Image Credit: H. Yang (UIUC), J. Hester (ASU), HST/NASA/ESA
NGC 604 is an emission nebula, a star-forming (H II) region of nearly 1,500 light-years across, located in a spiral arm of the Triangulum Galaxy (Messier 33), about 2.7 million light-years away from Earth in the northern constellation of Triangulum (the Triangle). It is approaching us at approximately 226 kilometers per second.
NGC 604 is one of the largest known stellar nurseries in the Local Group of galaxies. This expansive cloud of interstellar gas and dust is over 40 times the size of the visible portion of the Orion Nebula, and more than 6,300 times as luminous as the Orion Nebula. If it were at the same distance it would outshine Venus.
The gas of the nebula – around nine tenths of it hydrogen – is ionized by a young, loose cluster of more than 200 massive blue stars, much more massive than our Sun (15 to 60 solar masses). These bright stars are extremely young by astronomical standards, having formed a mere 3.5 million years ago.

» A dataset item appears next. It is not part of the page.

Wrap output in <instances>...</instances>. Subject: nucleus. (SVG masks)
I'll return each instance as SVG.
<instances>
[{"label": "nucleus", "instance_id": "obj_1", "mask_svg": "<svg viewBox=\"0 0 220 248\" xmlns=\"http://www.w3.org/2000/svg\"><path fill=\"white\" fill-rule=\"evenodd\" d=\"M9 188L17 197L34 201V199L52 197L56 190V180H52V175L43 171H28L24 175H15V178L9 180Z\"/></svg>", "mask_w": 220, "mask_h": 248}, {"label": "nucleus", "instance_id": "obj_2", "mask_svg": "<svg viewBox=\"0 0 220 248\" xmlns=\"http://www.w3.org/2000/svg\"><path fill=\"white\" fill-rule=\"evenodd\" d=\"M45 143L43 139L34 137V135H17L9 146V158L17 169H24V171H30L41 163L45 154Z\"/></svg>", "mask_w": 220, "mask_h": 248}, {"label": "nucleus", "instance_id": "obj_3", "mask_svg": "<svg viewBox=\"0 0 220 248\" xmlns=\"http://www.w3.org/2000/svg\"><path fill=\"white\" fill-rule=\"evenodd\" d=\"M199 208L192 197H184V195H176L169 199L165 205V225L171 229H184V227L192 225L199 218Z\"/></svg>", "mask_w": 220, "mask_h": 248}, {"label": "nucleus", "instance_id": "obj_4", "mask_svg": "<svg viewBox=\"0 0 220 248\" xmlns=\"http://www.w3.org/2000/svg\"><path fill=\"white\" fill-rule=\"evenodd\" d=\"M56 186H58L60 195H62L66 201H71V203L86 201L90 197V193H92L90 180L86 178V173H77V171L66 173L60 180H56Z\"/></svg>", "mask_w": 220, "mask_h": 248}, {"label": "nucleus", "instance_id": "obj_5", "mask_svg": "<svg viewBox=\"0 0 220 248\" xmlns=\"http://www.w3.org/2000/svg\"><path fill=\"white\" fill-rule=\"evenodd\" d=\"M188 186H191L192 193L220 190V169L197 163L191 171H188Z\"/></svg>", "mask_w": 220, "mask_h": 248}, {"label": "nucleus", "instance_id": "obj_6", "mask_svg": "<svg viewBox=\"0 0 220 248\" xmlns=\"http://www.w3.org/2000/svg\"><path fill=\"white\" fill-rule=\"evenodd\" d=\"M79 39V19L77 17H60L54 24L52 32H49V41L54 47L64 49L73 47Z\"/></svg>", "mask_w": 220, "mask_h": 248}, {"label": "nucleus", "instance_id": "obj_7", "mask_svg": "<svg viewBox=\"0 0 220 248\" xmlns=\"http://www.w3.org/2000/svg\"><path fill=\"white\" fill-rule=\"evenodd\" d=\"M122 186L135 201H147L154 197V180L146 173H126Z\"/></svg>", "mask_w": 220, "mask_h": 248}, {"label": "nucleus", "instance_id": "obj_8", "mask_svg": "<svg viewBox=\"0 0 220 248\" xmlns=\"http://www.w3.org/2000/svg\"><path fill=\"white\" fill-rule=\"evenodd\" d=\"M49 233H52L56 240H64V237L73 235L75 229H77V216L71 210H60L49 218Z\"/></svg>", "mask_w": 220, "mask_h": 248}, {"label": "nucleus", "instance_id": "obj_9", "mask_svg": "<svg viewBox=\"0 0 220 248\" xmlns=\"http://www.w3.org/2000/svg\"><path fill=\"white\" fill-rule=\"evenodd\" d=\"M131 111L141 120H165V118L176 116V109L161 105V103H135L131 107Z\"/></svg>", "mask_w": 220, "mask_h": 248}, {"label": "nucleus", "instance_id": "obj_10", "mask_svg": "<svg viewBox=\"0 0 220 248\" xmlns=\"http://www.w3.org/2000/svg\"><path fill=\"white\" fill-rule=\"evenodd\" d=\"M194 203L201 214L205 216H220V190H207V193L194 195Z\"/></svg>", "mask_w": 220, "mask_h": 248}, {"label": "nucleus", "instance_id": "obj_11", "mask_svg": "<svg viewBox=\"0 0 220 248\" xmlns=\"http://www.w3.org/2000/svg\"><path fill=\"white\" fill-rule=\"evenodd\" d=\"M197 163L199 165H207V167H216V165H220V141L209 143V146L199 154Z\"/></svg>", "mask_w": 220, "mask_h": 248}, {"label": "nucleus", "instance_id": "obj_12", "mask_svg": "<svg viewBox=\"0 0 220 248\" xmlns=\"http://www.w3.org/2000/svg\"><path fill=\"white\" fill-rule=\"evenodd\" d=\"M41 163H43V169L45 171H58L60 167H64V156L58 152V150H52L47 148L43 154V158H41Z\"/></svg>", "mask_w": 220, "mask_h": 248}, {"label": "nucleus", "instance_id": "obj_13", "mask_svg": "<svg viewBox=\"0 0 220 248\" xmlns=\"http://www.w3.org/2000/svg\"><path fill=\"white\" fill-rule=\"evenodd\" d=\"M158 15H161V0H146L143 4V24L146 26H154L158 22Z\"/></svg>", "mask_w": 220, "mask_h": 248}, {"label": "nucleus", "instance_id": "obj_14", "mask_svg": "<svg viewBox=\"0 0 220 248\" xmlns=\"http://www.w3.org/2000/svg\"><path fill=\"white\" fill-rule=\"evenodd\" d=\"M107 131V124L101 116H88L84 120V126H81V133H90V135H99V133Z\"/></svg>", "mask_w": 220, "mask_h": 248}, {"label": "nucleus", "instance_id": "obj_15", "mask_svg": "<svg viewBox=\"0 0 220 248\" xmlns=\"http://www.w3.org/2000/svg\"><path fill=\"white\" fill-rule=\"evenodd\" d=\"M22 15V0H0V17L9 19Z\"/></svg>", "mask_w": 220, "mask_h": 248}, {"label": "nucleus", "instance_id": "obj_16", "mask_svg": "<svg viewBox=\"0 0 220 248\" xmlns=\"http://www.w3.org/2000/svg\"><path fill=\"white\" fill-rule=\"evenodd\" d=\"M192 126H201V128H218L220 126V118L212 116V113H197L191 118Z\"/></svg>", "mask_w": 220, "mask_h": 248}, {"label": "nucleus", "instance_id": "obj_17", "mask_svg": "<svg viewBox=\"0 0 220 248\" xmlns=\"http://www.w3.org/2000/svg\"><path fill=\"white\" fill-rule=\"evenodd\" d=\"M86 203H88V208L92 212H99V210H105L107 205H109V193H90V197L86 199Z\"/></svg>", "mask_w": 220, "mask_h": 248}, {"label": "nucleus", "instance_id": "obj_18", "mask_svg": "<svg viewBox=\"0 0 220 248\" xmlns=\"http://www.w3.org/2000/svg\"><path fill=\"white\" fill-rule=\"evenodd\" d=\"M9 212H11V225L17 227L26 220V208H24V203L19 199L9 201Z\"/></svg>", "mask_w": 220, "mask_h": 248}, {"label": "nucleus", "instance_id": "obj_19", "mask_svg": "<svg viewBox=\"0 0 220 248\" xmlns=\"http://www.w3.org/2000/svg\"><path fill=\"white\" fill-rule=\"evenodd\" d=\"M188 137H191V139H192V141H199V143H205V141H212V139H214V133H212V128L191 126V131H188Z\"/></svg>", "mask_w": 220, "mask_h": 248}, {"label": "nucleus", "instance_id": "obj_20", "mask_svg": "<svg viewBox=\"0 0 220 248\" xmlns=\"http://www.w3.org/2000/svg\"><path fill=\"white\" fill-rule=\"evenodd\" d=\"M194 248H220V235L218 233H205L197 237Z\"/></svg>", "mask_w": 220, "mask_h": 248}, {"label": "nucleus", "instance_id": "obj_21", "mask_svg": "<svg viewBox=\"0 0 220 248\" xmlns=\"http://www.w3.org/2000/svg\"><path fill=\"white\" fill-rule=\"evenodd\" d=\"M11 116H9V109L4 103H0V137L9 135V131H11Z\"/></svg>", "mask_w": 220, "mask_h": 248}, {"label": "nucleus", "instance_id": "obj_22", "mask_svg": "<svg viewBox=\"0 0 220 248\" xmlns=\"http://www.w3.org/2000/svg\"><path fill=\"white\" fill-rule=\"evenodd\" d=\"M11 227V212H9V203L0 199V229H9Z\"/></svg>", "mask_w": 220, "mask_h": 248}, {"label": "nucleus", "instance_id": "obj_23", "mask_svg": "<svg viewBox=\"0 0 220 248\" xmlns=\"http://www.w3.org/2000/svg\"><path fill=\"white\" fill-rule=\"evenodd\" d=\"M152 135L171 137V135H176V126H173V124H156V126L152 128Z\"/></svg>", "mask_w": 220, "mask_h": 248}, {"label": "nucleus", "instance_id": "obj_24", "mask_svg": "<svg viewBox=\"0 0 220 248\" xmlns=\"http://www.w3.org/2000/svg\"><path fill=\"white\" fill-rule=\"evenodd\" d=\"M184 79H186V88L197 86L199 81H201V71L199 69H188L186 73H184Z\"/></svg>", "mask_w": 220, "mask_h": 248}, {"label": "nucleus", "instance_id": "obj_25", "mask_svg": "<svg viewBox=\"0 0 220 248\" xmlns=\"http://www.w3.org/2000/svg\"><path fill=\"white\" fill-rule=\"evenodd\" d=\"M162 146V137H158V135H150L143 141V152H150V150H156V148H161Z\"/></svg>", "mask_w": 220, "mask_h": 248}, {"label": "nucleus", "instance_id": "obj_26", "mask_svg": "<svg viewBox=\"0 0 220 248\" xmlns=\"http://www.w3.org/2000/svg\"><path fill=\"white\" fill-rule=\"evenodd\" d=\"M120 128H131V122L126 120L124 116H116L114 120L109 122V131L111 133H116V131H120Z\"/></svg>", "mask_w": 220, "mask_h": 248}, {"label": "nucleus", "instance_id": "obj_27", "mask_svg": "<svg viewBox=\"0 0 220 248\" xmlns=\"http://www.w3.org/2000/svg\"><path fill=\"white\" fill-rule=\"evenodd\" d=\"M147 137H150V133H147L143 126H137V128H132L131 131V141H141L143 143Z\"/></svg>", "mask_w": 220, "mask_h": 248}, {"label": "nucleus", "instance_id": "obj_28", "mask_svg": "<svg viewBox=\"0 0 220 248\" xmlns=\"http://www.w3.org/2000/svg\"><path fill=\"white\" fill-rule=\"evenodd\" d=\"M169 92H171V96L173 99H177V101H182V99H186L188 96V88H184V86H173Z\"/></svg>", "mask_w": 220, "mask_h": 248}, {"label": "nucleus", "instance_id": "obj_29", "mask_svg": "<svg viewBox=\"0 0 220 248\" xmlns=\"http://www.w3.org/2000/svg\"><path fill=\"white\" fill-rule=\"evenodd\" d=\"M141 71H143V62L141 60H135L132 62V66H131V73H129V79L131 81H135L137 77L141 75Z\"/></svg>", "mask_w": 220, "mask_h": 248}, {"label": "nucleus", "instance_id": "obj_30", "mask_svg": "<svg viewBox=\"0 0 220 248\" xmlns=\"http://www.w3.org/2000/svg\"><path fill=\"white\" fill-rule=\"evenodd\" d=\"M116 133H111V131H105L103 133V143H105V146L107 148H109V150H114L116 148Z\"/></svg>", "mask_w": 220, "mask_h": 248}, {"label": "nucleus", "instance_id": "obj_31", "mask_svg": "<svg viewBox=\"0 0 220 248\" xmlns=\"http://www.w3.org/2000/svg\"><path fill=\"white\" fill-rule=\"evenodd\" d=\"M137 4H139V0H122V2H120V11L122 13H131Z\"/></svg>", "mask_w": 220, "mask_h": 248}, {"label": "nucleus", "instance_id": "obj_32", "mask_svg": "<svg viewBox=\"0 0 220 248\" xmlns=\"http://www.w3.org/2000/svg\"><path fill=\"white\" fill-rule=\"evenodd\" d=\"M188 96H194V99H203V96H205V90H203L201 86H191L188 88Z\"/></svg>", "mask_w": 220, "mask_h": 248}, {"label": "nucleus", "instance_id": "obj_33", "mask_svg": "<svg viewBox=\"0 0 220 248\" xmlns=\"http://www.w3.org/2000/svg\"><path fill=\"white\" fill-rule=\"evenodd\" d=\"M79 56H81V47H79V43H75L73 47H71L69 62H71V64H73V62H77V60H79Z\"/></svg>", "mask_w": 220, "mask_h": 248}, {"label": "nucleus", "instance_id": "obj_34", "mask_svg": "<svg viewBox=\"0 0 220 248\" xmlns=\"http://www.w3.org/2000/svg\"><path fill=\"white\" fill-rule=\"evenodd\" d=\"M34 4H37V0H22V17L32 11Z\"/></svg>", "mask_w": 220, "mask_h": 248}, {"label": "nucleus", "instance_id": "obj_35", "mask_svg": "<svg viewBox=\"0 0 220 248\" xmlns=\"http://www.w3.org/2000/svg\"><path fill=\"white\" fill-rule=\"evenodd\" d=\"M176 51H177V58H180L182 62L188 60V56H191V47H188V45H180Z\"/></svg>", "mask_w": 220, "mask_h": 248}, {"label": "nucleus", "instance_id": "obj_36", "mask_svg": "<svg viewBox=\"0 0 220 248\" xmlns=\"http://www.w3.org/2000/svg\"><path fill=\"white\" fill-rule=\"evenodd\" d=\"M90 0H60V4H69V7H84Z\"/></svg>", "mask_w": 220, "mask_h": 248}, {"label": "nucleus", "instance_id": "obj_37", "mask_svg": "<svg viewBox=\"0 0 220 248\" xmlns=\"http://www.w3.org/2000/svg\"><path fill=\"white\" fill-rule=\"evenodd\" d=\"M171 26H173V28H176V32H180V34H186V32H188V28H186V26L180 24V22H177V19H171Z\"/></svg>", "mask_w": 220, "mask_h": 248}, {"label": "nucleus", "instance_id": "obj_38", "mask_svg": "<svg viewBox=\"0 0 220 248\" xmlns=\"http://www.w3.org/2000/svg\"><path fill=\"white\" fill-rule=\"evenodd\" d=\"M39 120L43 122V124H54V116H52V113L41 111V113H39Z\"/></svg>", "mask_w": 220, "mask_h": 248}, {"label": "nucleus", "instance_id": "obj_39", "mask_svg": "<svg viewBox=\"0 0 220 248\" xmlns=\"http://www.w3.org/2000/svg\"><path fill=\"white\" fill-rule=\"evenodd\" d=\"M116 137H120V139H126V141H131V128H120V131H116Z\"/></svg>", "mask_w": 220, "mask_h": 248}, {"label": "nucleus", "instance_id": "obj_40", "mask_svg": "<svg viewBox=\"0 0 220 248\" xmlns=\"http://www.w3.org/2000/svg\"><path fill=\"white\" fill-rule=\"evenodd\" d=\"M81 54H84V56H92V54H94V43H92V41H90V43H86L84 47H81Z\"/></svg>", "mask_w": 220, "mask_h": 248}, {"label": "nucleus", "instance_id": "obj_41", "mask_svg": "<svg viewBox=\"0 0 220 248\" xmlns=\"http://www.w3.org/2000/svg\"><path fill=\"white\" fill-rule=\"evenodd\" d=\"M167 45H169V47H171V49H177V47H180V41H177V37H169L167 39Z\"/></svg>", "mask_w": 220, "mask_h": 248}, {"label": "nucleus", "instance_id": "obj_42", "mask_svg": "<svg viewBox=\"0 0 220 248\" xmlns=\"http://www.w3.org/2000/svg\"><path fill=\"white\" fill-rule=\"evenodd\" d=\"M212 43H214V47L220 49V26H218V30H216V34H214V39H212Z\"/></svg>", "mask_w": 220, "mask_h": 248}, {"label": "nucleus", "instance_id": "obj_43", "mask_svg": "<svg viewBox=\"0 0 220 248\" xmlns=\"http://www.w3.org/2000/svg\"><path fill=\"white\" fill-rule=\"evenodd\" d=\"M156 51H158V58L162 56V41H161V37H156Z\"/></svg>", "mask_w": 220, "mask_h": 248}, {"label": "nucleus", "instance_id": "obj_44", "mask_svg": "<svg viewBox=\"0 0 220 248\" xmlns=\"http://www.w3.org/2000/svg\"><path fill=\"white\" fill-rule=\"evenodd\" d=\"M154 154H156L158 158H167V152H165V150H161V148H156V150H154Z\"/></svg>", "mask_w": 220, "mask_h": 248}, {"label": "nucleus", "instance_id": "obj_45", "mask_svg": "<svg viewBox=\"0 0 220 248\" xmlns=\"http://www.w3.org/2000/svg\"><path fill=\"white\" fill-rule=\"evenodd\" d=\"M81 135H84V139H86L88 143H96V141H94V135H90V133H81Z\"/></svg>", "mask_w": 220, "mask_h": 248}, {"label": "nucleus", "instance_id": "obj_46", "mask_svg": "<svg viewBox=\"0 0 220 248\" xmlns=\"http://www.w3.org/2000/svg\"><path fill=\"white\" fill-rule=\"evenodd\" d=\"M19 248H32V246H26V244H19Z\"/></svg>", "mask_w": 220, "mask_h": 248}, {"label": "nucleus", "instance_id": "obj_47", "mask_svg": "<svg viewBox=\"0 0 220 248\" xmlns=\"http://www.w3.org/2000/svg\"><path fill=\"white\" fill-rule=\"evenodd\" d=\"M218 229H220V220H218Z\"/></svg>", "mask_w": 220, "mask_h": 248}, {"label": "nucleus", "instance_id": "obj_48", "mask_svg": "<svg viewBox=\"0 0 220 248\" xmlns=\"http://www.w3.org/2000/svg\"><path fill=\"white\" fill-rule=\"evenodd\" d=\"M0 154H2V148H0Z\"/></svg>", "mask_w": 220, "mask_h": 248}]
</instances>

The star cluster is located within a cavity near the center of the nebula. Stellar winds from these hot blue stars, along with supernova explosions, are responsible for carving out this hole at the center. Ultraviolet radiation floods out from these hot stars, making the surrounding nebular gas fluoresce, while their light also highlights the nebula’s three-dimensional shape.
The fierce ultraviolet radiation released by the stars is also the cause of their eventual disappearance. The radiation and winds blowing from the surface of these stars gradually erode the cloud they formed from, causing the gases to slowly disperse. The complex structure of NGC 604, with irregular bubbles and wispy filament-like structures alongside denser areas is due to the same forces that will eventually make the cloud disappear. The cavities show areas of stronger erosion of the cloud.
However, a massive wall of gas divides the east and west sides of NGC 604, and there is a difference between the two sides. The western (right) side is entirely powered by winds from the 200 hot massive stars, while the bubbles on the eastern (left) side appear to be much older and were likely created and powered by young stars and supernovas in the past. This implies that this massive wall of gas shields the relatively quiet region in the east from the active star formation in the west.
The image was taken on January 17, 1995 with Hubble’s Wide Field and Planetary Camera 2. Separate exposures were taken in different colors of light to study the physical properties of the hot gas (10,000 degrees Kelvin).